While "the work that Sandberg did is very compelling", Bertrand said she was "more sceptical you can undo - just with asking for more - all the things we see in the data. It is much more complicated than women should be more aggressive and everything would work itself out."
One study she co-wrote with Katz and Claudia Goldin, also a Harvard economics professor, tracked the career paths of Chicago MBAs who graduated between 1990 and 2006. It found that women started with earnings averaging 88 per cent of men's in similar positions, with the gap quickly widening as the women took off work to become mothers, even for relatively short leaves. After a decade, their income amounted to just 55 percent of men's.

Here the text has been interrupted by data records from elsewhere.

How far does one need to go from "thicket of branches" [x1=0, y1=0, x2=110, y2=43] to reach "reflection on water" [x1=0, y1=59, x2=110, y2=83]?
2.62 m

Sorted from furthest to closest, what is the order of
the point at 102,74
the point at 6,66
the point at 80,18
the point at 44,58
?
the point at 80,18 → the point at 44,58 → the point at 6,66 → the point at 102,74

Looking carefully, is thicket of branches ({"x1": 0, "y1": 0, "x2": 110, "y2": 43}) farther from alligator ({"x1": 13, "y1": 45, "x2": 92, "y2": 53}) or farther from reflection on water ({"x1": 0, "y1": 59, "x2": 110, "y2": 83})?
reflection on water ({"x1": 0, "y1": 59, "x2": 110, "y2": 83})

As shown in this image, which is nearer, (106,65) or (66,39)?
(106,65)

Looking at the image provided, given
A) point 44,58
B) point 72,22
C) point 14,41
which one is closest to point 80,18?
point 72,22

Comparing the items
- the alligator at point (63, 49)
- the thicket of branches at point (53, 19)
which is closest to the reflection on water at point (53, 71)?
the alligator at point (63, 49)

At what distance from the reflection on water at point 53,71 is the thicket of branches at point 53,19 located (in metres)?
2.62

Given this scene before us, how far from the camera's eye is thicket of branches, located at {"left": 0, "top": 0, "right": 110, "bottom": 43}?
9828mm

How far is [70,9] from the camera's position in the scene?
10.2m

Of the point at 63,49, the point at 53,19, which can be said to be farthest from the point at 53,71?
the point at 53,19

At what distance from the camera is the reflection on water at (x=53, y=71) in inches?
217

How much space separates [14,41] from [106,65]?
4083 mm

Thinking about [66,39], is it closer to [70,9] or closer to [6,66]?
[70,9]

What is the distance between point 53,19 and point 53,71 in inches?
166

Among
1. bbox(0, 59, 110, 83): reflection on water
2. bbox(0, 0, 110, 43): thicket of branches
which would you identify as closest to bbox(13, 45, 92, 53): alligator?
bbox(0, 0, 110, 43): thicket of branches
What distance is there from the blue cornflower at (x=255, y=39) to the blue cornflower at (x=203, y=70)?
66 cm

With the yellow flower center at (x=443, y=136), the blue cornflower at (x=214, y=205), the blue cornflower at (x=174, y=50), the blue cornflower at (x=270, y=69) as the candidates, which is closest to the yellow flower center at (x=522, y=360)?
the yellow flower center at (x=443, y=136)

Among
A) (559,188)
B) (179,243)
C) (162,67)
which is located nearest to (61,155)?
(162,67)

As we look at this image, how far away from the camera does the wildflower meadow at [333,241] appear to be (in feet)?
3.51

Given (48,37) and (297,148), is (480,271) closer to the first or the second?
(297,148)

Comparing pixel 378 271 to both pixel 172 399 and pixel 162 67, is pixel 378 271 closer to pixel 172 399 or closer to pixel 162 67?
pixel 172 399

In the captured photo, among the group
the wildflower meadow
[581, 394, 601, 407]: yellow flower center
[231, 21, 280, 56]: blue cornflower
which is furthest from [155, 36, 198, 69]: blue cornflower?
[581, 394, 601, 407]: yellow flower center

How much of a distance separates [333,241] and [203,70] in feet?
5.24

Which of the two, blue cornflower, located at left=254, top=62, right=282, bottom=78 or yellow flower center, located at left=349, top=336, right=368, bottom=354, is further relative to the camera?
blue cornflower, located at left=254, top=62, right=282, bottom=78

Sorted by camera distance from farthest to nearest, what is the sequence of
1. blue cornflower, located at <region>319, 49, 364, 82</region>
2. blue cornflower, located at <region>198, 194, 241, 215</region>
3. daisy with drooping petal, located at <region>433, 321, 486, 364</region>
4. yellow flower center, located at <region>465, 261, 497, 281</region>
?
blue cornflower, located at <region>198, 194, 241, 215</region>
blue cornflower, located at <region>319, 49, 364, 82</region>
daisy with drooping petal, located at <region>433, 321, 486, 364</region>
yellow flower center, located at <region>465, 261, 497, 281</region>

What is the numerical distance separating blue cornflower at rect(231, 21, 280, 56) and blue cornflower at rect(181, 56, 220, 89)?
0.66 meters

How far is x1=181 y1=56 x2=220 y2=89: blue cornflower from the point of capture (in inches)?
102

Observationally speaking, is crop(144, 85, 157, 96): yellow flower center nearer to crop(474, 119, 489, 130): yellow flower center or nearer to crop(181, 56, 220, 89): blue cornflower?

"What explains this gap?" Bertrand said. "It is essentially children. Once children come in, these women slow down, they work fewer hours. It is hard to stay on the business-career track if you have taken time out."
Her research suggests employers need to change workplace cultures and the government needs to strengthen its equal-pay laws, partly because "the notion of the pay gap getting larger as women's careers progress is not unique to MBAs," said Latifa Lyles, acting director for the women's bureau at the US Department of Labour.
The study reflected social norms that might be partly responsible in lowering women's pay, said Bertrand, who is married with young children.